**TAREFA A REALIZAR**
Transcreva sem alterações o trecho do texto sobre o Cadastro Ambiental Rural, começando em "No ano passado, por" e terminando em "não obteve resposta.".
───── TEXTO PARA LEITURA ─────
4. Suspender ou cancelar 100% dos registros irregulares de CAR

Qual é a meta? Suspender e/ou cancelar os registros de Cadastro Ambiental Rural de imóveis sobrepostos a Terras Indígenas e vedar novas inscrições.

O que isso significa? O CAR é um registro público obrigatório para todos os imóveis rurais. O cadastro é usado para mapear a grilagem (ocupação ilegal de terras) e fazer o controle de áreas desmatadas.

Como nos últimos anos houve uma tendência de aumento do desmatamento após a inscrição de imóveis no CAR, o objetivo dessa meta do PPCDAm é suspender e/ou cancelar o cadastro dessas propriedades rurais irregulares.

No ano passado, por exemplo, 54% do desmatamento da Amazônia ocorreu dentro de imóveis rurais inscritos no CAR, de acordo com dados do Prodes.

Por isso, para do Valle, a meta do governo é bastante relevante, visto que a medida pode impedir que o cadastro seja utilizado ilegalmente para a grilagem de terra e, consequentemente, o desmatamento.

Agora resta saber se de fato o Ministério da Gestão e da Inovação em Serviços Públicos irá coordenar a ação, tendo em vista que o MMA perdeu o controle do CAR com a aprovação da MP que reestruturou ministérios no governo Lula. Sobre isso, o g1 questionou o Ministério do Meio Ambiente, mas ainda não obteve resposta.

“A regularização fundiária é bem importante porque aqueles que têm direito de ocuparem terras há muito tempo de forma mansa e pacífica, respeitando os critérios ambientais, devem ter os seus direitos reconhecidos sobre essa terra. Esse é um processo que precisa ser feito”, afirma Tasso Azevedo, coordenador do MapBiomas.

5. Incorporação de 100% das terras devolutas à União

  •  Prazo: 2027
  • 📃 Principal órgão responsável: Instituto Nacional de Colonização e Reforma Agrária (Incra) e Secretaria de Governança Fundiária e Desenvolvimento Territorial e Sustentável do Ministério do Desenvolvimento Agrário e Agricultura Familiar (MDA)
───── DADOS BRUTOS ─────
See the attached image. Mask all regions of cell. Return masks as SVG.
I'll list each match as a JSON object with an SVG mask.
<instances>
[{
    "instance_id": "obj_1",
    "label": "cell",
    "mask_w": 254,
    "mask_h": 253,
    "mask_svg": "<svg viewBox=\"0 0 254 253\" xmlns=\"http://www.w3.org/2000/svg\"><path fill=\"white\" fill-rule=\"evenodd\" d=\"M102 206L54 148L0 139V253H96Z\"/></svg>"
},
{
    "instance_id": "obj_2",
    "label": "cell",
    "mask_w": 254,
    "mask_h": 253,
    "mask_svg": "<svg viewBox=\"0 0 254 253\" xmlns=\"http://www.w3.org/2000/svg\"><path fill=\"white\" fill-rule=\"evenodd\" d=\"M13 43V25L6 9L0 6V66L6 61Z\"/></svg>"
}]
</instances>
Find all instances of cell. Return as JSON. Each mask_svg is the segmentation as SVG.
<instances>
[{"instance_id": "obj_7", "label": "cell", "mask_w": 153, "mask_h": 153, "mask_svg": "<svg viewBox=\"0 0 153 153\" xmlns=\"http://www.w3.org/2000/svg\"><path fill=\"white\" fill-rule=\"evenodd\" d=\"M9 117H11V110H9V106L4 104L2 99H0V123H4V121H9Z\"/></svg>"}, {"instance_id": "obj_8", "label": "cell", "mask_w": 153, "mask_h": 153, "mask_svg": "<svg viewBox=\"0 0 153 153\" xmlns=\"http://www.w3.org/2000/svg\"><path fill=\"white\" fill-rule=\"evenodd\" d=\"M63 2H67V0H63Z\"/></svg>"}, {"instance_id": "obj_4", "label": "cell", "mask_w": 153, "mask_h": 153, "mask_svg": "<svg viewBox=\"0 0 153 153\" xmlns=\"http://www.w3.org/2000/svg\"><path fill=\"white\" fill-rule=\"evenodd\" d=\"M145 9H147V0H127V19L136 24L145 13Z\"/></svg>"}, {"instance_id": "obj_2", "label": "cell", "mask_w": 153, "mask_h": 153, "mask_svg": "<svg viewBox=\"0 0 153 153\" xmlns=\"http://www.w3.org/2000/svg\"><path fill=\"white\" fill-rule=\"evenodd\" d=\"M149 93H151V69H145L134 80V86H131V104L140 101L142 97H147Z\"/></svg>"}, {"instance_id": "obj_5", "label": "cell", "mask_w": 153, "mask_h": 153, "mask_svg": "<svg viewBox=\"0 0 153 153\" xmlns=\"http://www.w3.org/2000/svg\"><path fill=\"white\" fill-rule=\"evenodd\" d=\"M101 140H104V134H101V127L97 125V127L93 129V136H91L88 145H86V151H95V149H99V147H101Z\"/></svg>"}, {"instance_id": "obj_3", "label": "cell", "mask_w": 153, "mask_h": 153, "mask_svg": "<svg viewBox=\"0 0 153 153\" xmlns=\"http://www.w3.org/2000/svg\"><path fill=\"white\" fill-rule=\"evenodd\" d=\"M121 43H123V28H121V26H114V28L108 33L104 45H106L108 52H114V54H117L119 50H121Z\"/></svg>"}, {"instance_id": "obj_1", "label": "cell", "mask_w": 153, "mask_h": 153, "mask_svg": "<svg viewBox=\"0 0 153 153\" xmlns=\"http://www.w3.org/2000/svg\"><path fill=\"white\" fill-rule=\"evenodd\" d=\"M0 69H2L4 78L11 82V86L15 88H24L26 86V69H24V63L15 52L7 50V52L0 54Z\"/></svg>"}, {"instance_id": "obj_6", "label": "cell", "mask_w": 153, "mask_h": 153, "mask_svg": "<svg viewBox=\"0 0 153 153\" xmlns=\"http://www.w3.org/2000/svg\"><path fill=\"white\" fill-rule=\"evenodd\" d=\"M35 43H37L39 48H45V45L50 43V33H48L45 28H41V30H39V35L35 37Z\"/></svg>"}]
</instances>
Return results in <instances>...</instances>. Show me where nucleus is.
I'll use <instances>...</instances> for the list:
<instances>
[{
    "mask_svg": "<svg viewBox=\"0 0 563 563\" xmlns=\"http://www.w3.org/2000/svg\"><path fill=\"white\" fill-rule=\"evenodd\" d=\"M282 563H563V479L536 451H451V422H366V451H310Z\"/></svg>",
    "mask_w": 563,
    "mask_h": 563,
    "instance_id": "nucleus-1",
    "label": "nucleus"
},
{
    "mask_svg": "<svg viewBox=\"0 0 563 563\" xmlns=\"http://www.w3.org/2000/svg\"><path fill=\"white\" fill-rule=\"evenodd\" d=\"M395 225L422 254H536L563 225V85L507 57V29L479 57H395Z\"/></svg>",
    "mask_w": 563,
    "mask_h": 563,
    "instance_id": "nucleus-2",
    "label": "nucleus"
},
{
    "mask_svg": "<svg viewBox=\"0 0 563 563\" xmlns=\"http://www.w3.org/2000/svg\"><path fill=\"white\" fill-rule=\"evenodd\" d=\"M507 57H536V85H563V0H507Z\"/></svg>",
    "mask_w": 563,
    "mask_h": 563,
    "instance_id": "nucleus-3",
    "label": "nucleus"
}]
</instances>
─────
**RESPOSTA**
No ano passado, por exemplo, 54% do desmatamento da Amazônia ocorreu dentro de imóveis rurais inscritos no CAR, de acordo com dados do Prodes.

Por isso, para do Valle, a meta do governo é bastante relevante, visto que a medida pode impedir que o cadastro seja utilizado ilegalmente para a grilagem de terra e, consequentemente, o desmatamento.

Agora resta saber se de fato o Ministério da Gestão e da Inovação em Serviços Públicos irá coordenar a ação, tendo em vista que o MMA perdeu o controle do CAR com a aprovação da MP que reestruturou ministérios no governo Lula. Sobre isso, o g1 questionou o Ministério do Meio Ambiente, mas ainda não obteve resposta.